[Opening Data to process section]

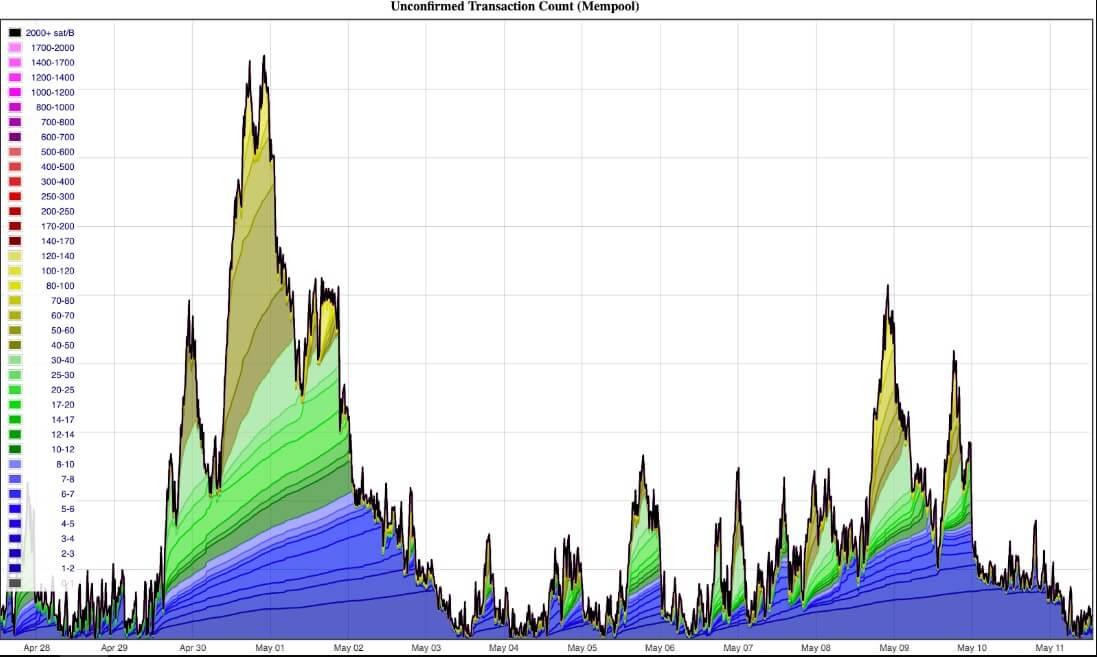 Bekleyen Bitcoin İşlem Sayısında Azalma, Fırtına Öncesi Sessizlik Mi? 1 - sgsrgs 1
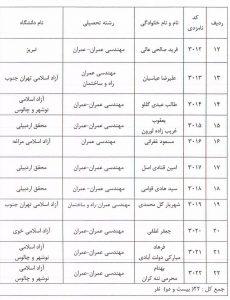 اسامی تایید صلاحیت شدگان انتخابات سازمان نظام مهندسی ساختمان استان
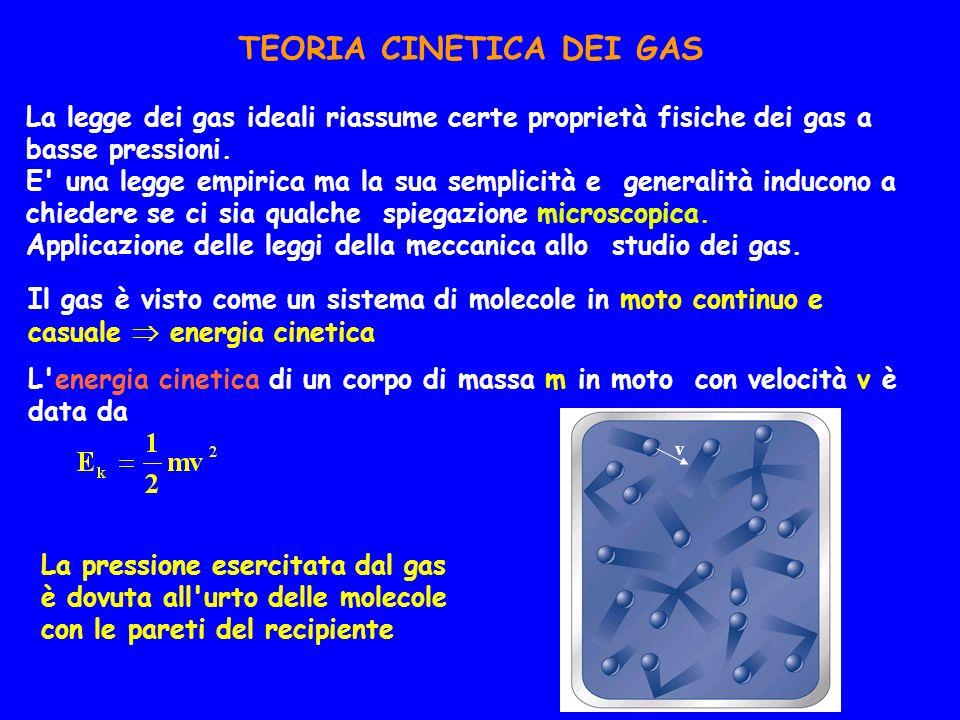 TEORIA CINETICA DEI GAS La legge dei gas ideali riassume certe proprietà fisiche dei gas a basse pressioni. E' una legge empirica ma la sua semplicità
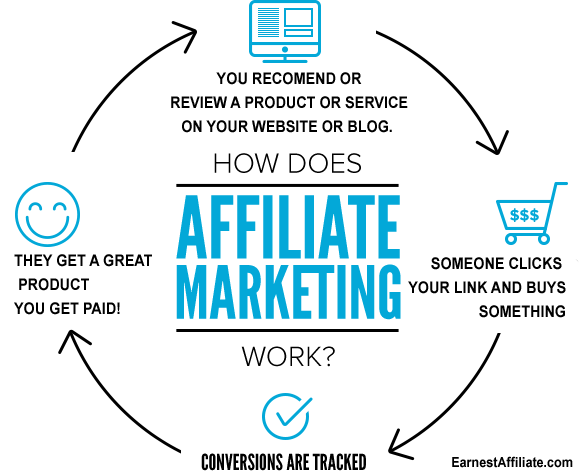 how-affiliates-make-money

[Closing Data to process section]
[Opening Data to process section]

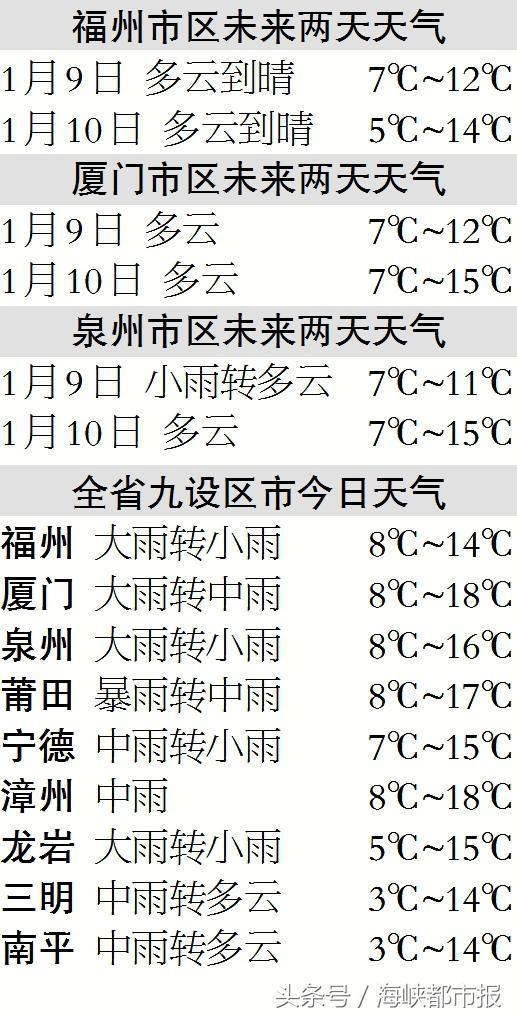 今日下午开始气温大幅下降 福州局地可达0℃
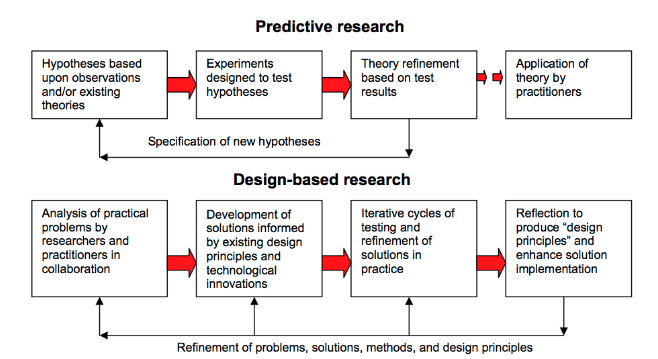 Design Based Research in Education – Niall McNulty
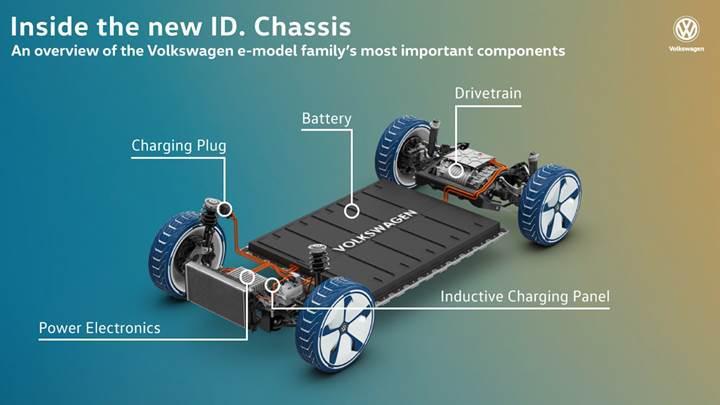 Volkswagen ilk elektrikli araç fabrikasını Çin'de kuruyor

[Closing Data to process section]
[Opening Data to process section]

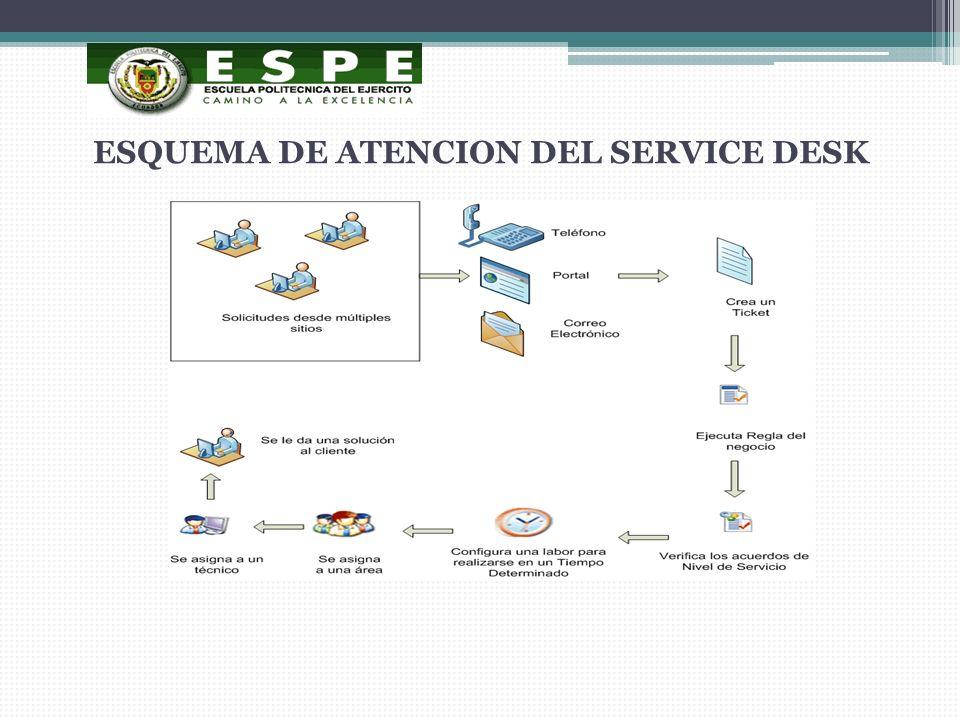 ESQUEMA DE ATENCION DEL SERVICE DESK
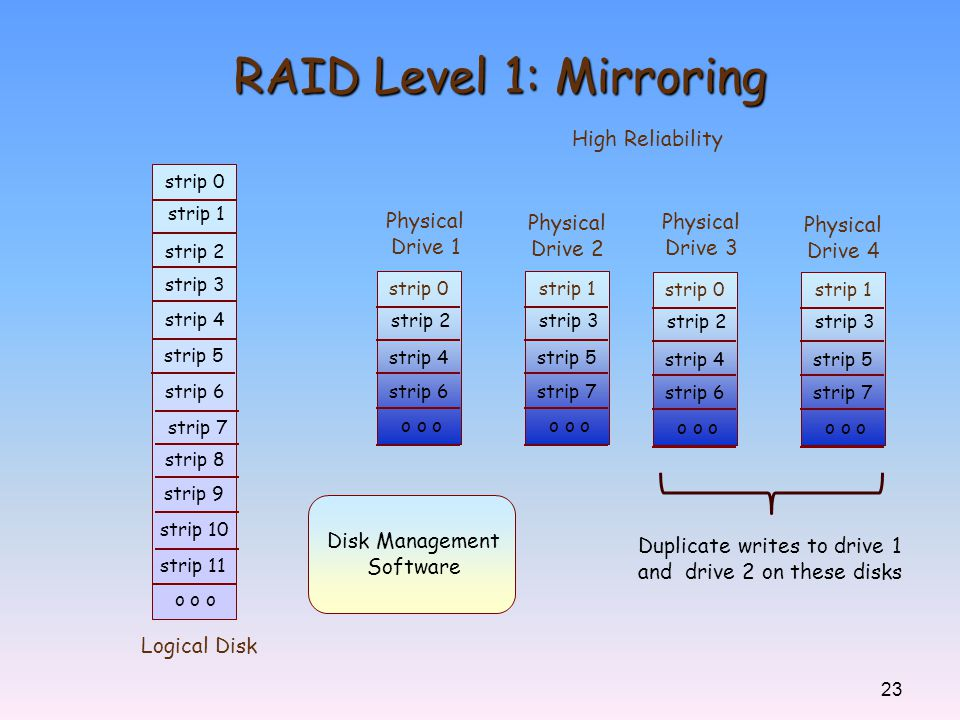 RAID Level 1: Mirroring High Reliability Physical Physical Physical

[Closing Data to process section]

Your task - From the records above, copy only the lines running from the line holding "اسامی تایید صلاحیت" through the line holding "how-affiliates-make-money", with no pictures.

Solution to this exercise -
 اسامی تایید صلاحیت شدگان انتخابات سازمان نظام مهندسی ساختمان استان
 TEORIA CINETICA DEI GAS La legge dei gas ideali riassume certe proprietà fisiche dei gas a basse pressioni. E' una legge empirica ma la sua semplicità
 how-affiliates-make-money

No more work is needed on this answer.